#### Goal:
Repeat word for word everything from the line containing "What is the measured" to the end of the listing, first and last lines included, and only that.

#### Material for this exercise:
--------------------------------------------------

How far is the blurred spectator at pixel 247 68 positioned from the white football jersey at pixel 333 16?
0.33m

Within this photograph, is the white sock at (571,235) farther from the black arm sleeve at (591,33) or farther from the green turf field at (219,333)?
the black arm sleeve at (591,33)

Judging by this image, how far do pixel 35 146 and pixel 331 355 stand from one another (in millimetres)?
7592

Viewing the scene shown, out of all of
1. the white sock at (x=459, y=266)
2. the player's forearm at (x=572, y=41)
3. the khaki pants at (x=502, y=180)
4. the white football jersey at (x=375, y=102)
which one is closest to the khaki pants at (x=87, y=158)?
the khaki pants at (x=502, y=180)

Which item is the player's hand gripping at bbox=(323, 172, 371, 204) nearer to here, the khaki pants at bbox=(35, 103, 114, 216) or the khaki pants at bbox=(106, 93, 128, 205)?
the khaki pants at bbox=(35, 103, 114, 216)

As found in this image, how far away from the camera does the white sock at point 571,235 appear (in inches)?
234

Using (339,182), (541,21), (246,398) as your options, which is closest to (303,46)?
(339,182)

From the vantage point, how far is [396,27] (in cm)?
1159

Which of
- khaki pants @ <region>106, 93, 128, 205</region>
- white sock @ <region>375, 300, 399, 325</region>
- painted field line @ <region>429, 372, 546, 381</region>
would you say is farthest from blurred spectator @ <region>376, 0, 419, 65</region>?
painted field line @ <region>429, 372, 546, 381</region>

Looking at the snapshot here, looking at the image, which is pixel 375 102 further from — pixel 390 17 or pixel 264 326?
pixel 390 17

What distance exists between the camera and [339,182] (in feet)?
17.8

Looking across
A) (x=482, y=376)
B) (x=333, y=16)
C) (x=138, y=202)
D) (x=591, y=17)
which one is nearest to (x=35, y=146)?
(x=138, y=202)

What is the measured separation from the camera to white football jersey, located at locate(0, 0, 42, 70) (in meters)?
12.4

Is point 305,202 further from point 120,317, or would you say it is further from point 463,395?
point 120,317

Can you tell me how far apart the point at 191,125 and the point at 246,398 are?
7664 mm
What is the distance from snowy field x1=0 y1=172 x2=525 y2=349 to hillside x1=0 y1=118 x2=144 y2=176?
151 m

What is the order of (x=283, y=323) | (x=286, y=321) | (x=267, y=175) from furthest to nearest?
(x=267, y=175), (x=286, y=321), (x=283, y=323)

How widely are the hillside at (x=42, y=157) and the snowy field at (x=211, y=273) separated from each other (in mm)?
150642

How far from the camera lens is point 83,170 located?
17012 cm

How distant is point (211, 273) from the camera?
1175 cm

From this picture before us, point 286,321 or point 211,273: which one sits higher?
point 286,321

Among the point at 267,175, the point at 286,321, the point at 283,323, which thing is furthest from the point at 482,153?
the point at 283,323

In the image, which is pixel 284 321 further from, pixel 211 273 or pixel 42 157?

--------------------------------------------------

#### Task solution:
What is the measured separation from the camera to white football jersey, located at locate(0, 0, 42, 70) (in meters)?
12.4

Is point 305,202 further from point 120,317, or would you say it is further from point 463,395?
point 120,317

Can you tell me how far apart the point at 191,125 and the point at 246,398 are?
7664 mm
What is the distance from snowy field x1=0 y1=172 x2=525 y2=349 to hillside x1=0 y1=118 x2=144 y2=176?
151 m

What is the order of (x=283, y=323) | (x=286, y=321) | (x=267, y=175) from furthest to nearest?
(x=267, y=175), (x=286, y=321), (x=283, y=323)

How widely are the hillside at (x=42, y=157) and the snowy field at (x=211, y=273) separated from each other (in mm)?
150642

How far from the camera lens is point 83,170 located?
17012 cm

How distant is point (211, 273) from the camera?
1175 cm

From this picture before us, point 286,321 or point 211,273: which one sits higher?
point 286,321

Among the point at 267,175, the point at 286,321, the point at 283,323, which thing is furthest from the point at 482,153?
the point at 283,323

In the image, which is pixel 284 321 further from, pixel 211 273 or pixel 42 157?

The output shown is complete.